● **Reading passage**
I have a text file of several thousand URLs that I need to truncate or trim with regex. I am using BBEdit as a text editor as it has a great regex find/replace function.
This is an example of one of the URLs:
https://blogger.googleusercontent.com/img/b/R29vZ2xl/AVvXsEhUk2LfEXvKMZ48tpWUR607L5y_TRn-lXyajH_tJBOeWPqNFmfU1UV7pKginB78MHnuGS-luzq-RCIj1Z6rJ2y8VE3P93gIGeN_ZMjFii1Vnb2wZMnbyLTH241UTuu8kcvMZHFii1Vnb2wZMnbyLTH241gaZGDlgWTfx4EVdAlNFncc2XZJNz0fE0-JK1iDP7WgLEJWNg/w640-h196/Oscar.png
I need to truncate/trim the longest subdirectory path, i.e., which is this:
/AVvXsEhUk2LfEXvKMZ48tpWUR607L5y_TRn-lXyajH_tJBOeWPqNFmfU1UV7pKginB78MHnuGS-luzq-RCIj1Z6rJ2y8VE3P93gIGeN_ZMjFii1Vnb2wZMnbyLTH241UTuu8kcvMZHFii1Vnb2wZMnbyLTH241gaZGDlgWTfx4EVdAlNFncc2XZJNz0fE0-JK1iDP7WgLEJWNg/
What I need to do is truncate or trim that one subdirectory path to the leading /AVvXsE
and include the next 20 characters to the right.
i.e., this is what I need as a result:
/AVvXsEhUk2LfEXvKMZ48tpWUR6/
so the resulting full URL path is this:
https://blogger.googleusercontent.com/img/b/R29vZ2xl/AVvXsEhUk2LfEXvKMZ48tpWUR6/w640-h196/Oscar.png
The first six characters of the URL /AVvXsE
are the same in all the URLs I need to truncate/trim. I need the next 20 characters to the right of the /AVvXsE
to create unique paths because I can see that other subdirectories for the image files, i.e. w640-h196
, are used for many other images.
How can I do this with Regex? Or is Regex not the best way to do this? What about sed?
Regex Fiddle: https://regex101.com/r/W2t82Z/1

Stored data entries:

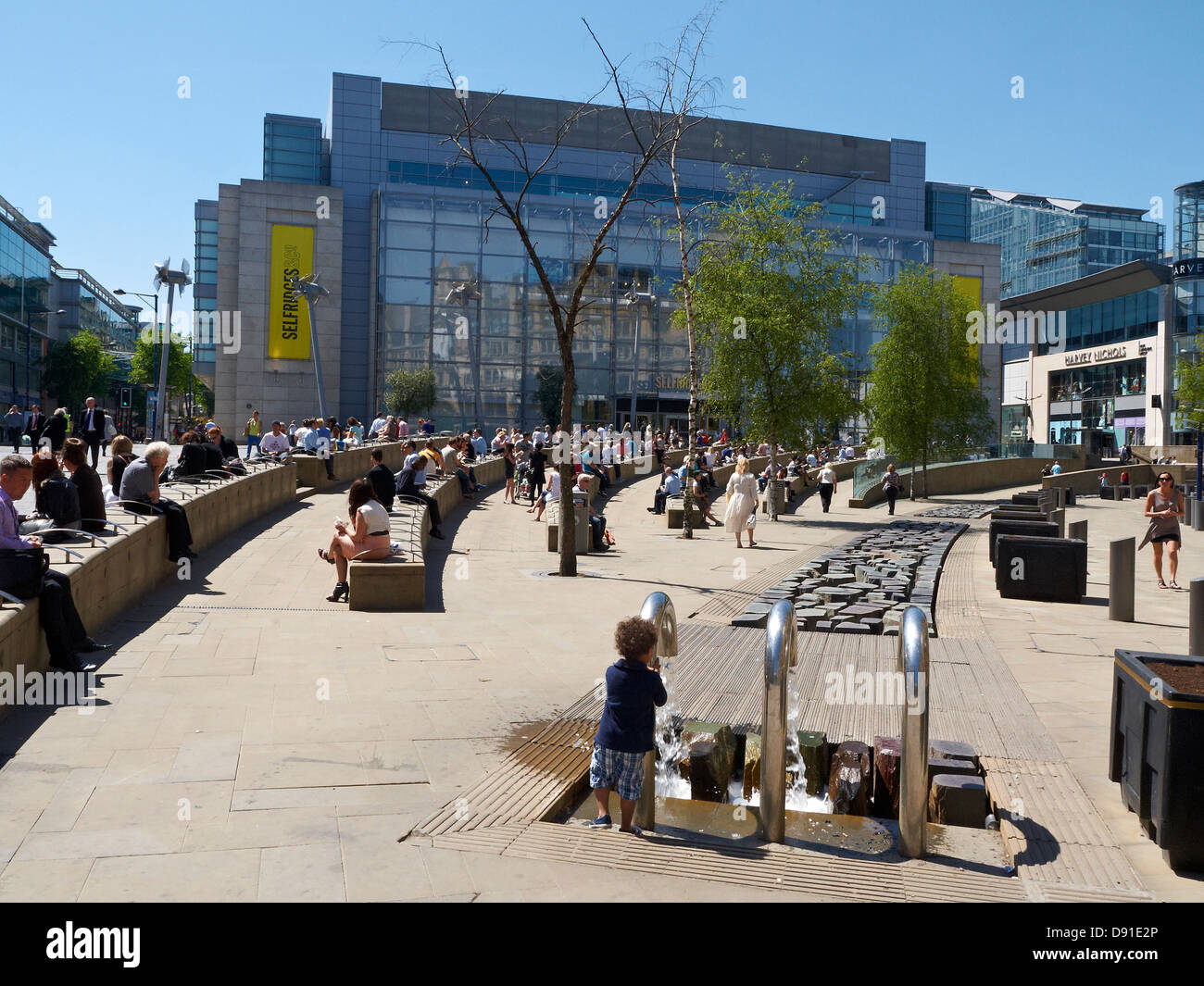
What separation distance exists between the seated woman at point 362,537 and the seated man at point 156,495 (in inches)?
70.2

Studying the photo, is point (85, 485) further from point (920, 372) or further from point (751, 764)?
point (920, 372)

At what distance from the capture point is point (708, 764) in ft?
21.7

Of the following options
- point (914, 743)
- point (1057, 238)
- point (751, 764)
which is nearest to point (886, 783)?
point (751, 764)

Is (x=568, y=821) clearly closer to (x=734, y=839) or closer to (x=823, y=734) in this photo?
(x=734, y=839)

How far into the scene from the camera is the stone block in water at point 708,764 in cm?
659

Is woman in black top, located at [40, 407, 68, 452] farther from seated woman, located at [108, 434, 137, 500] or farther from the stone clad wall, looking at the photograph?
seated woman, located at [108, 434, 137, 500]

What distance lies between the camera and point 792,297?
1168 inches

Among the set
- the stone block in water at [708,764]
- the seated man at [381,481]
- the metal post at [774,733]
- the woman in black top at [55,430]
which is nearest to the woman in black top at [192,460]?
the seated man at [381,481]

● **Work to do**
Please reproduce the part of the URL-trimming post that opens with the words containing "i.e., this is" and closes with "What about sed?", replacing "unique paths" with "distinct paths". You won't need the records for any of this.

● **Output of the task**
i.e., this is what I need as a result:
/AVvXsEhUk2LfEXvKMZ48tpWUR6/
so the resulting full URL path is this:
https://blogger.googleusercontent.com/img/b/R29vZ2xl/AVvXsEhUk2LfEXvKMZ48tpWUR6/w640-h196/Oscar.png
The first six characters of the URL /AVvXsE
are the same in all the URLs I need to truncate/trim. I need the next 20 characters to the right of the /AVvXsE
to create distinct paths because I can see that other subdirectories for the image files, i.e. w640-h196
, are used for many other images.
How can I do this with Regex? Or is Regex not the best way to do this? What about sed?